Published online by Cambridge University Press: 20 May 2010
Visual scenes are often complex and ambiguous to interpret because of the myriad causes that generate them. To understand visual scenes, our visual systems have to rely on our prior experience and assumptions about the world. These priors are rooted in the statistical correlation structures of visual events in our experience. They can be learned and exploited for probabilistic inference in a Bayesian framework using graphical models. Thus, we believe that understanding the statistics of natural scenes and developing graphical models with these priors for inference are crucial for gaining theoretical and computational insights to guide neurophysiological experiments. In this chapter, we will provide our perspective based on our work on scene statistics, graphical models, and neurophysiological experiments.

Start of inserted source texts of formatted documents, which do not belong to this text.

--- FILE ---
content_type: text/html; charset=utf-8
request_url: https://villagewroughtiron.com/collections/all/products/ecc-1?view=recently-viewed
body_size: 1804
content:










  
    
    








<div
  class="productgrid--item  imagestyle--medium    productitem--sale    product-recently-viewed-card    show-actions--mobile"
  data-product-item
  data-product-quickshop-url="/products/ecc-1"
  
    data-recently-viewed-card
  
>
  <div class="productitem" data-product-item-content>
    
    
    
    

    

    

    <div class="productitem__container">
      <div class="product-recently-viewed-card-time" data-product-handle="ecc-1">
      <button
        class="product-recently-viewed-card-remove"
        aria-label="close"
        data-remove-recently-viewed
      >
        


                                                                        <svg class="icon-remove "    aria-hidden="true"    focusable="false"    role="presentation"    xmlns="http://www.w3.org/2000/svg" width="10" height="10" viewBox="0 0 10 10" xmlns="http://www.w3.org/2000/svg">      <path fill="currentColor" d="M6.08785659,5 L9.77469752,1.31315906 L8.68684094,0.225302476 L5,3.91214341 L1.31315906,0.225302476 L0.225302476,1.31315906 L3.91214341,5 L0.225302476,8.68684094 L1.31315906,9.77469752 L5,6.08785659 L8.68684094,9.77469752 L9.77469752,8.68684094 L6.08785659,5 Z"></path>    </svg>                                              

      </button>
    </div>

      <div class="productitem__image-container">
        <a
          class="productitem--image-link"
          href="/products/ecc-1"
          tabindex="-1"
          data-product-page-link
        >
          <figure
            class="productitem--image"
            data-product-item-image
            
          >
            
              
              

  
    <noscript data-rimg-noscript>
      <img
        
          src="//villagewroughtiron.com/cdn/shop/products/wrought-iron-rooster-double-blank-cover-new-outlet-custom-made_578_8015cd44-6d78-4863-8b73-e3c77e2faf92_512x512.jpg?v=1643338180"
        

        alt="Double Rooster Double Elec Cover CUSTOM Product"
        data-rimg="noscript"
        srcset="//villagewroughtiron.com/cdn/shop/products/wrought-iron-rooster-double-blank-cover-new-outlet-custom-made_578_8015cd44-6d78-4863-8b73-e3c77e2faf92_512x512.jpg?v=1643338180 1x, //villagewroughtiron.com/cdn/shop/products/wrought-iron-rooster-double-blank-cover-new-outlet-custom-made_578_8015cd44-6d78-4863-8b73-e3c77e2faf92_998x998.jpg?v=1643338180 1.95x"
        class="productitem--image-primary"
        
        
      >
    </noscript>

An important source of statistical priors for inference is the statistical correlation of visual events in our natural experience. In fact, it has long been suggested in the psychology community that learning due to coherent covariation of visual events is crucial for the development of Gestalt rules (Koffka 1935) as well as models of objects and object categories in the brain (Gibson 1979; Roger and McClelland 2004). Nevertheless, there has been relatively little research on how correlation structures in natural scenes are encoded by neurons. Here, we will first describe experimental results obtained from multielectrode neuronal recording in the primary visual cortex of awake-behaving monkeys. Each study was conducted on at least two animals. These results reveal mechanisms at the neuronal level for the encoding and influence of scene priors in visual processing.